“Obamacare will cost 2.5 million jobs … 27,000 Iowa jobs”
–headline in new campaign ad for Mark Jacobs, GOP Senate candidate
“The Congressional Budget Office concluded that because of Obamacare, we are going to have 2½ million less people working.”
— Jacobs, speaking in the same ad.
Mark Jacobs is a wealthy businessman seeking the Republican nomination for an open U.S. Senate seat in Iowa. He had a healthy lead, but state senator Joni Ernst has caught fire with some provocative ads, including one when she literally shoots a gun as the ad promises she will “unload” on Obamacare.
Jacobs’ sober ad on CBO’s findings doesn’t pack the same punch. But it’s an interesting case of the ad makers wanting to have their cake and eat it too.
In February, the CBO said the Affordable Care Act, a.k.a. Obamacare, would reduce the number of hours worked by the equivalent of 2.5 million full-time workers by 2025. As we have explained before, that means that workers will decide to reduce their hours, not that employers are reducing the number of jobs.
Moreover, the CBO estimate was a mix of full-time and part-time workers, which result in the hours worked equal to that many full-time workers. But some workers might reduce their weekly hours by only an hour or two, so the impact on overall jobs would be muted.
Here’s how CBO director Douglas W. Elmendorf put it in congressional testimony:
The reason that we don’t use the term “lost jobs” is there’s a critical difference between people who like to work and can’t find a job or have a job that was lost for reasons beyond their control and people who choose not to work.
If somebody comes up to you and says, “Well, the boss said I’m being laid off because we don’t have enough business to pay me,” that person feels bad about that and we sympathize with them having lost their job.
If somebody comes to you and says, “I’ve decided to retire” or “I’ve decided to stay home and spend more time with my family” and “I’ve decided to spend more time doing my hobby,” they don’t feel bad about it, they feel good about it, and we don’t sympathize. We say congratulations. And we don’t say they’ve lost their job because they have chosen to leave that job.
Now look back at what the ad says. Jacobs, when he is speaking, frames it correctly by talking about workers: “The Congressional Budget Office concluded that because of Obamacare, we are going to have 2½ million less people working.”
But the headline as he is speaking gets it completely wrong: “Obamacare will cost 2.5 million jobs … 27,000 Iowa jobs.”
Jacobs further says that although Obama tries to spin the CBO finding “as a good thing, I think that is a bunch of malarkey.” That’s in the realm of personal opinion, beyond the scope of The Fact Checker, but Jacobs is echoing a mainstream conservative critique of the law. There is little dispute that a reduction in the size of the labor force will yield a slightly smaller economy. The question is whether introducing near-universal health care is worth that trade-off, and Democrats do argue that it is a good thing.

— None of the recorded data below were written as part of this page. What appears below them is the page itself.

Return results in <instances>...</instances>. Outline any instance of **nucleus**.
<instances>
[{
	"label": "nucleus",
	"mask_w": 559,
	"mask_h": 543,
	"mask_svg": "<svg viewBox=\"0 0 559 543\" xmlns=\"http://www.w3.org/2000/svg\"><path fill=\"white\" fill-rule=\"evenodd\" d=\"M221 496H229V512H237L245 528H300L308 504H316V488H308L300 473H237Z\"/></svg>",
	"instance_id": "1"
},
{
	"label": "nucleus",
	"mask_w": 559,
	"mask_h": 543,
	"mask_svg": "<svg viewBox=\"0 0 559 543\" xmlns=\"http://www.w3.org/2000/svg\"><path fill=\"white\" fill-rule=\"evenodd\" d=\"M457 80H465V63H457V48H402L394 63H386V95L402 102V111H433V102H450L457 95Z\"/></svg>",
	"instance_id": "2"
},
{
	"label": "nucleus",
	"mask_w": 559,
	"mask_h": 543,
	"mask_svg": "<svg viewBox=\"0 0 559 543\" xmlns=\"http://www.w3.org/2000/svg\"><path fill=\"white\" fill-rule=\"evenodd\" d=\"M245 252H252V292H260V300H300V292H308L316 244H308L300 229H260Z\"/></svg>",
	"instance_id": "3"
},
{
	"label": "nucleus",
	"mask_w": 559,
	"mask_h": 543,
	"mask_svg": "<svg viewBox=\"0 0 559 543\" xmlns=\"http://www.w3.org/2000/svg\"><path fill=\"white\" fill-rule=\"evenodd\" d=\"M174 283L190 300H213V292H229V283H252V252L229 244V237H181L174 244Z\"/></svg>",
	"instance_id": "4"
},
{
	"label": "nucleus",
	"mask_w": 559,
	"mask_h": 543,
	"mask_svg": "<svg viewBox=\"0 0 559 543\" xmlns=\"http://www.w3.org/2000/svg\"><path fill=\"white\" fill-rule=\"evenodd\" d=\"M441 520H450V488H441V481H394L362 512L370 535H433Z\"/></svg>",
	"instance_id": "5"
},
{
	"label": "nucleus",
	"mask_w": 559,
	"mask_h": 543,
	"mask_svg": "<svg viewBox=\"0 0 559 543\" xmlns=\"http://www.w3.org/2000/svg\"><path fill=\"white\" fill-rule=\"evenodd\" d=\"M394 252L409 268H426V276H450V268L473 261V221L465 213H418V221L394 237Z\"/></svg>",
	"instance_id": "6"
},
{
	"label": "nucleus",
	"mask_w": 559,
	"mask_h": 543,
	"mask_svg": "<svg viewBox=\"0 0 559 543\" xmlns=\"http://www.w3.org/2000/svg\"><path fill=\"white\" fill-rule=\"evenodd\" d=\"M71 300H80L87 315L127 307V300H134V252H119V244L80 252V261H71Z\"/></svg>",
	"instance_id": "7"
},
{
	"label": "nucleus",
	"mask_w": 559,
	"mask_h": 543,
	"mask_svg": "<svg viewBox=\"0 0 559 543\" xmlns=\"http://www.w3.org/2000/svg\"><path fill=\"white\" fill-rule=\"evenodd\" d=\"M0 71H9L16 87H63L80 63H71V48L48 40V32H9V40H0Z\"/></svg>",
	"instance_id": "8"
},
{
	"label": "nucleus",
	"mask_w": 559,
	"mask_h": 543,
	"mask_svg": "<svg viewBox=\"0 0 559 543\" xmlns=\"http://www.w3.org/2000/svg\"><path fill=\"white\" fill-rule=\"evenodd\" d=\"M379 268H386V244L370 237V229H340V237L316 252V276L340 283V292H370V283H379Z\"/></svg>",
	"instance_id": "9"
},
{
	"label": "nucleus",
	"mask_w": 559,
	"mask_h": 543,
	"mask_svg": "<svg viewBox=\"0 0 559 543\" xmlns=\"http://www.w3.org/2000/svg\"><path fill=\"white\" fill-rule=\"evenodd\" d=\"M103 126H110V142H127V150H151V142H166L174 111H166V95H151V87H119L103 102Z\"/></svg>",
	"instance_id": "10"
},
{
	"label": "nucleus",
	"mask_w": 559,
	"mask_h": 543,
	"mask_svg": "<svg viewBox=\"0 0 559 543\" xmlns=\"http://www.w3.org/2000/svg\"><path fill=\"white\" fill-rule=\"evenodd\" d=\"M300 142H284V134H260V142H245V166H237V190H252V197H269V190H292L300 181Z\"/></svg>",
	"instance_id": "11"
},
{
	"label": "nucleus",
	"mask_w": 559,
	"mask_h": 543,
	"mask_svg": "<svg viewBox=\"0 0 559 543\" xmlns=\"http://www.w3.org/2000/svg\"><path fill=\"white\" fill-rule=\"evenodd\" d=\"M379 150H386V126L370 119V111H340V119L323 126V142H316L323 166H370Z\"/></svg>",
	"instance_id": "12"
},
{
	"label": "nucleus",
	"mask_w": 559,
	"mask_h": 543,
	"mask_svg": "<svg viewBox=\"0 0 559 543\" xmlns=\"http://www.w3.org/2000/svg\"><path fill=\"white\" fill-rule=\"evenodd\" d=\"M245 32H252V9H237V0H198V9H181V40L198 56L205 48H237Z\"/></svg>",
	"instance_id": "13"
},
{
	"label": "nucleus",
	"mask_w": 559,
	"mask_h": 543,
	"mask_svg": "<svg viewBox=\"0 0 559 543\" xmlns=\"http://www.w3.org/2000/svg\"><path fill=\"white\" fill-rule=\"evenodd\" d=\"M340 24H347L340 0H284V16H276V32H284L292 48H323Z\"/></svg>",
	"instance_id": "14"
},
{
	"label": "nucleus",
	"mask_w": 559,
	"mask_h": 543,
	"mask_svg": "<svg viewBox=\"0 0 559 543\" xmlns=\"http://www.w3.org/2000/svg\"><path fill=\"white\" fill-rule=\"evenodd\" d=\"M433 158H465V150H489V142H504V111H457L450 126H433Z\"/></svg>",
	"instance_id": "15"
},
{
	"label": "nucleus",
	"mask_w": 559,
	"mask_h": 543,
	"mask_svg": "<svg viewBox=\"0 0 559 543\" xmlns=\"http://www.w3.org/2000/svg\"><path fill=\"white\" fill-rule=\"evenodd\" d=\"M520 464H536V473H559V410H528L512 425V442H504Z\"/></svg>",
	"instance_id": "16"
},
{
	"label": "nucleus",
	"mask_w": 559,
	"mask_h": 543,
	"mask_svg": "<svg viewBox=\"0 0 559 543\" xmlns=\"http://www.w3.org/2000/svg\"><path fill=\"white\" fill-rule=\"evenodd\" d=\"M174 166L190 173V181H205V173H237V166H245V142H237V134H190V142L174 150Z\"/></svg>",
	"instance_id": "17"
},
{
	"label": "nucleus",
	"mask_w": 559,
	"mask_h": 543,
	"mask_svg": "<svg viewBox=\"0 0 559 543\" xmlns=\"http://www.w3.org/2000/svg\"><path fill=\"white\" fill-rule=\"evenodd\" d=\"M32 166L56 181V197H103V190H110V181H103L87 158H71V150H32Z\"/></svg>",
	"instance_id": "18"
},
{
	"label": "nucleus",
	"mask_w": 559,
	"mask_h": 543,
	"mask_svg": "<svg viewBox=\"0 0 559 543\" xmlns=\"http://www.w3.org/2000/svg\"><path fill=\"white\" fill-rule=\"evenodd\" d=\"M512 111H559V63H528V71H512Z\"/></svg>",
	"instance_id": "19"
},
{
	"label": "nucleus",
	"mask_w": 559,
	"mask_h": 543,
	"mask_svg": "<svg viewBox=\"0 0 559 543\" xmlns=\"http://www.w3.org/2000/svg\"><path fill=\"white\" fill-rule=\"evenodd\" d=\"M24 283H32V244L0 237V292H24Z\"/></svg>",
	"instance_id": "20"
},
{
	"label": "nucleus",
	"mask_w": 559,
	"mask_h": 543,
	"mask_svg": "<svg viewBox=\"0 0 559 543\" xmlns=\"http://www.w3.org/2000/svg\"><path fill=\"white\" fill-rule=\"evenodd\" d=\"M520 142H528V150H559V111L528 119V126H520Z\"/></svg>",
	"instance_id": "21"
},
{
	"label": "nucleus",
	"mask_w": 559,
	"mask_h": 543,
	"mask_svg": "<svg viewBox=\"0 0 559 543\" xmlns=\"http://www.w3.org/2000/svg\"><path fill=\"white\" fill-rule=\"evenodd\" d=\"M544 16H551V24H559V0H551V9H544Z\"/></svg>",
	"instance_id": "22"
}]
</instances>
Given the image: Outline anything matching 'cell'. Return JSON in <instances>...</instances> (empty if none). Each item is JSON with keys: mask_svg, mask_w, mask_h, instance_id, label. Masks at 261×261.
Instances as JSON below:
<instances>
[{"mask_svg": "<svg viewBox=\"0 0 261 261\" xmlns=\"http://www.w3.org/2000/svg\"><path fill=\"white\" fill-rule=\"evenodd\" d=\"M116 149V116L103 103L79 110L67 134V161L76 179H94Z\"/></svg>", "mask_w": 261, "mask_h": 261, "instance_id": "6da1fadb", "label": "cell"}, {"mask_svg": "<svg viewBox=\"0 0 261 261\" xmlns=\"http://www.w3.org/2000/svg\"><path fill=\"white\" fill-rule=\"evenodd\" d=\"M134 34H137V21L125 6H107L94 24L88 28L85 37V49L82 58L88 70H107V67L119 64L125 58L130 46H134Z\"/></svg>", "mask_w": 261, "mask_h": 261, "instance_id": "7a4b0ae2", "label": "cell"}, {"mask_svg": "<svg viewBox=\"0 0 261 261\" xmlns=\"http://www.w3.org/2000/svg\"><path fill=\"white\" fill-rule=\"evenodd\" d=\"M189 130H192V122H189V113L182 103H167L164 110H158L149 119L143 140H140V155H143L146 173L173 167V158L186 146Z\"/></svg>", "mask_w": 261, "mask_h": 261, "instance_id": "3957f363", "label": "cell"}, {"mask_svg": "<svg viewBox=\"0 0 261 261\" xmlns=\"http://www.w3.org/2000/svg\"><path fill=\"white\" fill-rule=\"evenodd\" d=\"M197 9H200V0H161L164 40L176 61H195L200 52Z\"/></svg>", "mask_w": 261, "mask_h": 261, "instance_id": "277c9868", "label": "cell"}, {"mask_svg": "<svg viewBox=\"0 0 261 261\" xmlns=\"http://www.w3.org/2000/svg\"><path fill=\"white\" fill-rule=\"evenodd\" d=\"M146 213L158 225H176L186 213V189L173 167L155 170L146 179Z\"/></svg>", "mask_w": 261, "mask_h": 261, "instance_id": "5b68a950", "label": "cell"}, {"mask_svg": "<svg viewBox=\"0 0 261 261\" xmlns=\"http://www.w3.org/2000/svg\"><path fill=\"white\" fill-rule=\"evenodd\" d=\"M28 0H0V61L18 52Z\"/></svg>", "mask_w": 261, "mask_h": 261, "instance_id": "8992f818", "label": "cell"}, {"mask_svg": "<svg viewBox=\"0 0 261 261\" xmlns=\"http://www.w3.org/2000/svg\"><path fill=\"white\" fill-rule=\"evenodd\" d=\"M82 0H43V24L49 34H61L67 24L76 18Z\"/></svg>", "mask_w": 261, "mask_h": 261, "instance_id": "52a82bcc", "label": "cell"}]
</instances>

The ad headline also cites a state loss figure of 27,000, which stems from an analysis by the Americans for Tax Reform, which is titled “How many Jobs Might Obamacare Cost Your State?” The anti-tax group did a simple calculation, based on how many jobs each state currently has.
But we have previously found fault with the group’s methodology, saying it was inherently misleading. Not every state expanded Medicaid, so the effects are different. (Iowa eventually accepted a modified version of Medicaid expansion.) Every state also has a different distribution of income, so there can be vast differences in the percentage of people who will be affected by the subsidies for low-income workers and the law’s taxes on the wealthy. That could also significantly change the result, state by state.
Moreover, because the estimate of hours is a mix of full-time and part-time work, there is no one-to-one relationship between the reduction in full-time equivalent workers and the fewer jobs that will exist in the economy. In other words, GOP candidates should not be using the ATR study in their campaign ads.
In response, Jacobs campaign spokeswoman Alissa Ohl wrote in an e-mail: “The reality is Obamacare is hurting Iowa families — whether it is through lost jobs, reduced work hours, lost wages, higher employee contributions, or in some cases, the outright cancellation of healthcare plans. It must be repealed and replaced.”
The Pinocchio Test
This ad poses a bit of a conundrum. We had previously said that “cost jobs” ads will earn Three Pinocchios. For non-economists, the use of the phrase “jobs” is especially confusing because it sounds like the decision made by employers, rather than workers.
But Jacobs inoculates himself by actually describing the CBO findings accurately and intelligently. One wonders if he knew that someone was going to slap a misleading headline over this words.
Given that so many Americans mute their TV during campaign ads, we have the sneaky suspicion that the campaign decided a misleading “jobs lost” phrasing would have more impact, no matter how careful the candidate tried to be. So this still qualifies as a Two Pinocchio ad.